▸ **Work instructions**:
Using the text about Aigburth Vale below, decide whether each statement agrees with it, answering yes or no and quoting the words that settle it: (a) The house was designed as a country home for the actor John E. Owens. (b) The gatehouse of the estate was built in 1868. (c) Dr. George F. Sargent ran the mansion as a private mental hospital from 1919 to 1950.
START Text
- Aigburth Vale
- U.S. National Register of Historic Places
- Location: 212 Aigburth Road, Towson, Maryland
- Coordinates: 39°23′30.5″N 76°35′53″W﻿ / ﻿39.391806°N 76.59806°W
- Built: 1868
- Architect: Niernsee & Neilson
- Architectural style: Second Empire
- NRHP reference No.: 99001016
- Added to NRHP: August 27, 1999

= Aigburth Vale =

Historic house in Maryland

Aigburth Vale house at 212 Aigburth Road in Towson was designed in 1868, by architects Niernsee & Neilson, as a country home for wealthy actor John E. Owens.

Most of the property of the estate was originally known as the Rock Spring Farm of Edward Taylor and the parcel was reported to have been over 197 acre when it was purchased by Owens in 1853. The mansion is a wood-framed, three-story structure is an example of Second Empire architecture and as such, is topped by mansard roofs on the tower and wings. For a period after 1886, the mansion functioned as an inn and as a summer home for Owens's widow, Mary. In 1889 the majority of the land associated with the estate was sold at auction by the mortgage holder: the Sheppard Pratt Hospital to John Hubner, a Catonsville developer. Thereafter the mansion house and surrounding 4.9 acre was sold to Dr. George F. Sargent, as a private mental hospital from 1919 to 1950. Hubner sold the agricultural land to the Towson Nurseries who subdivided portions of it for sale to the Baltimore County Board of Education in 1943 and 1946 for use as the site for Towson High School and its surrounding campus. The mansion building was leased to Baltimore County Board of Education in 1950 for use as administrative offices and thereafter became the current owners of the building. The Owens estate was once surrounded by over 200 acre but today it stands within a suburban neighborhood. As designed, entry to the estate was gained from York Road along what is now Cedar Avenue. The gatehouse building of the estate, built in 1860 by Jacob Reese, still stands though the intersection of Cedar and York has been closed.

The building has been identified as an outstanding example of Second Empire architecture. It was listed on the National Register of Historic Places on April 27, 1999.
END Text
START Entries provided
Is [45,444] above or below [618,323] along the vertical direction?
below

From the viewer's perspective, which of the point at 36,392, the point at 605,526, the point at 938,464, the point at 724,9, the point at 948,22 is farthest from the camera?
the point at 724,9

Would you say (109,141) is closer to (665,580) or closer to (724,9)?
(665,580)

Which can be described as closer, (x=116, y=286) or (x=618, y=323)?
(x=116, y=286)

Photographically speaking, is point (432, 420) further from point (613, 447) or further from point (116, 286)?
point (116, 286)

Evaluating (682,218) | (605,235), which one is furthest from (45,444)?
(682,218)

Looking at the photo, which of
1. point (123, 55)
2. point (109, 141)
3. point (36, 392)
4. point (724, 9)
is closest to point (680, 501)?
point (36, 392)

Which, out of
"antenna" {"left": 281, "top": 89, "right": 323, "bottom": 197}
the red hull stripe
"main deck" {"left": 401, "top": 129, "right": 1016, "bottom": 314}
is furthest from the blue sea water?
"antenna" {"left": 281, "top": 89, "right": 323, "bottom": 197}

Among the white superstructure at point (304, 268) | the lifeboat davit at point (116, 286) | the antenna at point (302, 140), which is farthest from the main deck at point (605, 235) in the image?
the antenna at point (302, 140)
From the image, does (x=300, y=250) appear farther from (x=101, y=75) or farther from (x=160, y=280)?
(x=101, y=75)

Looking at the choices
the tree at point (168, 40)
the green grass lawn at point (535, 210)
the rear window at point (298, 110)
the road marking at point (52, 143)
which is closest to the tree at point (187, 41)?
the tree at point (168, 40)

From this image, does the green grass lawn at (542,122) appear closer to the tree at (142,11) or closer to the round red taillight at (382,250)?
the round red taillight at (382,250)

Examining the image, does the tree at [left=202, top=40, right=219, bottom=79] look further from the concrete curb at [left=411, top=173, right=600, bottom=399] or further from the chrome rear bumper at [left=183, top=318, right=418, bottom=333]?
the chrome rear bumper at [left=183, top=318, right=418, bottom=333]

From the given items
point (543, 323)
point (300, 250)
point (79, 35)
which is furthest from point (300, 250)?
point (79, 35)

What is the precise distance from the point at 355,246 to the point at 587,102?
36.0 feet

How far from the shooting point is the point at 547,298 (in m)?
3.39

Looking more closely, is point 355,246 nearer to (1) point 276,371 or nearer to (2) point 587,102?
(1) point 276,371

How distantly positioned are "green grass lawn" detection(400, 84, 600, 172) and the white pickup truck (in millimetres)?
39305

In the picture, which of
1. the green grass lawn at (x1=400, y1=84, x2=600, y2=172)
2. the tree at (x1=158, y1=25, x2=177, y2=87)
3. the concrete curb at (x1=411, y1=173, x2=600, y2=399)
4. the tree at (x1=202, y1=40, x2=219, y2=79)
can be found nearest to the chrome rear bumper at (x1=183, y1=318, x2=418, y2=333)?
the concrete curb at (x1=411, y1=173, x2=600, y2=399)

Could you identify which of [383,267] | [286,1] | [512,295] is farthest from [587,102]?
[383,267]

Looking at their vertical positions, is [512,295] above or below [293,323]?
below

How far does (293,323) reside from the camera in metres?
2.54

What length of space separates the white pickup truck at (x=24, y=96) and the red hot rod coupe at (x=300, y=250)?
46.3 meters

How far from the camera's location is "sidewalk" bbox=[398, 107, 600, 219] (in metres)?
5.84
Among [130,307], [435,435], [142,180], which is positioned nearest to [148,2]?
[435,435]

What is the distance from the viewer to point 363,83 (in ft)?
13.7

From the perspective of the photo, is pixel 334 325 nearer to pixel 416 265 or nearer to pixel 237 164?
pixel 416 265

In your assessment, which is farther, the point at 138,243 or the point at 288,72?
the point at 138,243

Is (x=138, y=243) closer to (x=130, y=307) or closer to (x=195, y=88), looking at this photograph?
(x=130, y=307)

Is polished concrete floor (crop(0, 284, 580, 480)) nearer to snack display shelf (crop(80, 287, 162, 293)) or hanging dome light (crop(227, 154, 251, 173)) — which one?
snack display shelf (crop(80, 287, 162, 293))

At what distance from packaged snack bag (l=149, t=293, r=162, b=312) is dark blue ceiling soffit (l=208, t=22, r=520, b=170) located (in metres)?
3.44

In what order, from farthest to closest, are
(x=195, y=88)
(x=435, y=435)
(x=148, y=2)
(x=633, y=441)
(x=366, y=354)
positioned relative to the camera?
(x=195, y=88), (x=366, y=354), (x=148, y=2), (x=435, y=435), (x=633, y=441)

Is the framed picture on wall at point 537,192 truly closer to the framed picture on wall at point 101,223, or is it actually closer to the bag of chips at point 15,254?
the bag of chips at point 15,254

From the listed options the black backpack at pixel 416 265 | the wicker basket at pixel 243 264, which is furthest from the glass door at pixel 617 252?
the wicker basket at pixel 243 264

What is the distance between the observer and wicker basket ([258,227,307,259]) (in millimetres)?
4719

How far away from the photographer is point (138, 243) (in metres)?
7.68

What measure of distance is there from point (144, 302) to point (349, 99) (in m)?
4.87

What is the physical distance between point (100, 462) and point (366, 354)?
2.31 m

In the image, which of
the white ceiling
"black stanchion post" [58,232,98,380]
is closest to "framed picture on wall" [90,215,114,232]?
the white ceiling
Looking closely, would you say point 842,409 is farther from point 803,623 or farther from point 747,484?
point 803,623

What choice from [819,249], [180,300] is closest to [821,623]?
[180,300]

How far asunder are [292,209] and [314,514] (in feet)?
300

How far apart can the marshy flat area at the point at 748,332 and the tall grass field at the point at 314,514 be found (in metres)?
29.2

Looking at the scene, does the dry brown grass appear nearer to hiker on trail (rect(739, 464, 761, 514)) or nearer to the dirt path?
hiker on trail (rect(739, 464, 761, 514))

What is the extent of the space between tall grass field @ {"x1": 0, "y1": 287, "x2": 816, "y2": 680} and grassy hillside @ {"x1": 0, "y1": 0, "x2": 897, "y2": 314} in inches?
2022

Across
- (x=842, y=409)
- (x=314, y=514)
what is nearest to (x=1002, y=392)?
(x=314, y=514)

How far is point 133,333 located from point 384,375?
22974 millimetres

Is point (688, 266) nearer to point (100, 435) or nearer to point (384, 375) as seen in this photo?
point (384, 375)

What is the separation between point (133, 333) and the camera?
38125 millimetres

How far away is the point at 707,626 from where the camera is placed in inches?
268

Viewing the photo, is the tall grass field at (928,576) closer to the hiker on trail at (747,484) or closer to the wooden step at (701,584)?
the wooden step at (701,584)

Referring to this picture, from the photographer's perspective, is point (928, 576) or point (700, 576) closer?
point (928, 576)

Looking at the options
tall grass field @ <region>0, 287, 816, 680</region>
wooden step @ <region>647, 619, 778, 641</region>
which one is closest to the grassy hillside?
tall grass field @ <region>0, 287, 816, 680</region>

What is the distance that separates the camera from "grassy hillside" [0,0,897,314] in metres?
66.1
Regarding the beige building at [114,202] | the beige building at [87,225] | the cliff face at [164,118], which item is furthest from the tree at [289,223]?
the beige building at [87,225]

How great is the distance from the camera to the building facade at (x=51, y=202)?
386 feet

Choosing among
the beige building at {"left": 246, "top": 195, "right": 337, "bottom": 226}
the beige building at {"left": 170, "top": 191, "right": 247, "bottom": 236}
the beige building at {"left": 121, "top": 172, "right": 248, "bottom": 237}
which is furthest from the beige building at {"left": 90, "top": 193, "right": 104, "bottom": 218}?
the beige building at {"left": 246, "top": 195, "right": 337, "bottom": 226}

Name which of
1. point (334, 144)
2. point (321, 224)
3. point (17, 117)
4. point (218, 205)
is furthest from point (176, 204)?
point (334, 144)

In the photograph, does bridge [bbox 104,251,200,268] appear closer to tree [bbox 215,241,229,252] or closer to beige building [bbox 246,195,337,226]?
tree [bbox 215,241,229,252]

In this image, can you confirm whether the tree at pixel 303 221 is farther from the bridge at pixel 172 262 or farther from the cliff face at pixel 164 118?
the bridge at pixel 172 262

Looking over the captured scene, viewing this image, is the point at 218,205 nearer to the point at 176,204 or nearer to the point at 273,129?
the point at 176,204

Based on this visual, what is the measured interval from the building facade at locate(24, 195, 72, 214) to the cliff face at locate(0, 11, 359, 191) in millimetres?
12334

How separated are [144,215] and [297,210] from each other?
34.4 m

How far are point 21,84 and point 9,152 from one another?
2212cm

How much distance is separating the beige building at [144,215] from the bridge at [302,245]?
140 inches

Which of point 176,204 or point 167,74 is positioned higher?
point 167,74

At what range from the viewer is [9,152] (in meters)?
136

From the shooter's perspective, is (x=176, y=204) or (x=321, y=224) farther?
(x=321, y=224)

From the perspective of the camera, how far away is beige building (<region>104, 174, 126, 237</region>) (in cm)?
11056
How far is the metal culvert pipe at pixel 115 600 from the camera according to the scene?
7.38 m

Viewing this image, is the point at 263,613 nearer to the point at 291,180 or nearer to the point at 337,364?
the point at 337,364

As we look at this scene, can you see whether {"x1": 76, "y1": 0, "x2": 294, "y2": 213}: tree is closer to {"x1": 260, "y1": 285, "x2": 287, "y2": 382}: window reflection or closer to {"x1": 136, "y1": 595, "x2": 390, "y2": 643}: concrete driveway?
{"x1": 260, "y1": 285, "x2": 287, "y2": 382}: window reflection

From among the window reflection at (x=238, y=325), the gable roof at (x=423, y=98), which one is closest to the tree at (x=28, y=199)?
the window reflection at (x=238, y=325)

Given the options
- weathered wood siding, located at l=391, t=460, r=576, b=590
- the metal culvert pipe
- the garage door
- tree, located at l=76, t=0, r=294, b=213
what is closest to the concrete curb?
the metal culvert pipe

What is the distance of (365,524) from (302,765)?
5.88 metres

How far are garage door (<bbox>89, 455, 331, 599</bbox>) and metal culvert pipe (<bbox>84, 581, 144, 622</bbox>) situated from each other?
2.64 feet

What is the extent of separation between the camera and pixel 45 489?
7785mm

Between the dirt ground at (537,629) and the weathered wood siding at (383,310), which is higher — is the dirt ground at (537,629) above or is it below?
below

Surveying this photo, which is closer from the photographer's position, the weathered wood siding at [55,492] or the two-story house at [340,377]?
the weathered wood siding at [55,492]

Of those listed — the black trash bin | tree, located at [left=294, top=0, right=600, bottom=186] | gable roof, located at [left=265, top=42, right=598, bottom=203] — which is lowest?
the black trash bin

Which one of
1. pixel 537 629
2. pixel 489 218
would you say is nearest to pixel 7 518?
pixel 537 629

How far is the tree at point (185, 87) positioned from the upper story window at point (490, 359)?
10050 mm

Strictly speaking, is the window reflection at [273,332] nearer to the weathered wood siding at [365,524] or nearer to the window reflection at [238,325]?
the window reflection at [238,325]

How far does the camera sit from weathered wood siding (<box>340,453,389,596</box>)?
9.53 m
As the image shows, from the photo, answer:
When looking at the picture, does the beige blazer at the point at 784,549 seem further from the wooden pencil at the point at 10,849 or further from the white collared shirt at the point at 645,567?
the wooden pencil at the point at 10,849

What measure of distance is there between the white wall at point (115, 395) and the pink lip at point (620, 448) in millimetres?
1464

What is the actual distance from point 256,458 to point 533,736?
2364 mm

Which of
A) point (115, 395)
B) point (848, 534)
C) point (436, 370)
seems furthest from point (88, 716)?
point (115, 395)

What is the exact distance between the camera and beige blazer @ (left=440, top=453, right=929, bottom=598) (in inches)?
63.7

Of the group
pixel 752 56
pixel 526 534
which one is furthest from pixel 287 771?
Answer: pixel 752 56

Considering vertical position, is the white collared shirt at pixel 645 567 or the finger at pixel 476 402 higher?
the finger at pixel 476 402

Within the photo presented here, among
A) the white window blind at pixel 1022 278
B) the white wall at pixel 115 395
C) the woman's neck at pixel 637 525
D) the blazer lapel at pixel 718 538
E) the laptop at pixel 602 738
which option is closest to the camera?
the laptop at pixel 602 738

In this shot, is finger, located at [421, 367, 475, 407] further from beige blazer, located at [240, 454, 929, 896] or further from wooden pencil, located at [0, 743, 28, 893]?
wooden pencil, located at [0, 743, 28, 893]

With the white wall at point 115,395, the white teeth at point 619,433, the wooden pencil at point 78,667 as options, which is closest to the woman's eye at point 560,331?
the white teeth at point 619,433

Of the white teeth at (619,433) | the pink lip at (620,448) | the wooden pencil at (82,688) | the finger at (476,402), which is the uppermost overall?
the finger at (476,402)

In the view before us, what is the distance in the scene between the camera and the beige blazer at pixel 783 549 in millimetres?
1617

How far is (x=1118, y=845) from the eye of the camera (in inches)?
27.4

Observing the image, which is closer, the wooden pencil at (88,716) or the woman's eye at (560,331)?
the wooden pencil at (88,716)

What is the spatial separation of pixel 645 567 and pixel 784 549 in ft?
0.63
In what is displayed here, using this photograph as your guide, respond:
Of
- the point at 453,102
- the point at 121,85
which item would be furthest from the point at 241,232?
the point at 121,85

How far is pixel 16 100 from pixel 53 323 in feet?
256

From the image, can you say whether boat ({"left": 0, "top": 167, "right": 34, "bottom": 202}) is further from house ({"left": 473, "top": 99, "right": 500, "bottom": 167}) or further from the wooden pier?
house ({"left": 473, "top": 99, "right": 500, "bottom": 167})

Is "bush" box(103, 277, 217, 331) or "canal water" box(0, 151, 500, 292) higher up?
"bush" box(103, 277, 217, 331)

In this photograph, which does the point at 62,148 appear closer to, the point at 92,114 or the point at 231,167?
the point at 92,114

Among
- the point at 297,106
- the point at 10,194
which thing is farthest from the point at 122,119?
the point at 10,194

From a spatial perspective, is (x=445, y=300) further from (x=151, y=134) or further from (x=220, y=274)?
END Entries provided
▸ **Result**:
(a) Yes: "as a country home for wealthy actor John E. Owens"
(b) No: "The gatehouse building of the estate, built in 1860 by Jacob Reese"
(c) Yes: "sold to Dr. George F. Sargent, as a private mental hospital from 1919 to 1950"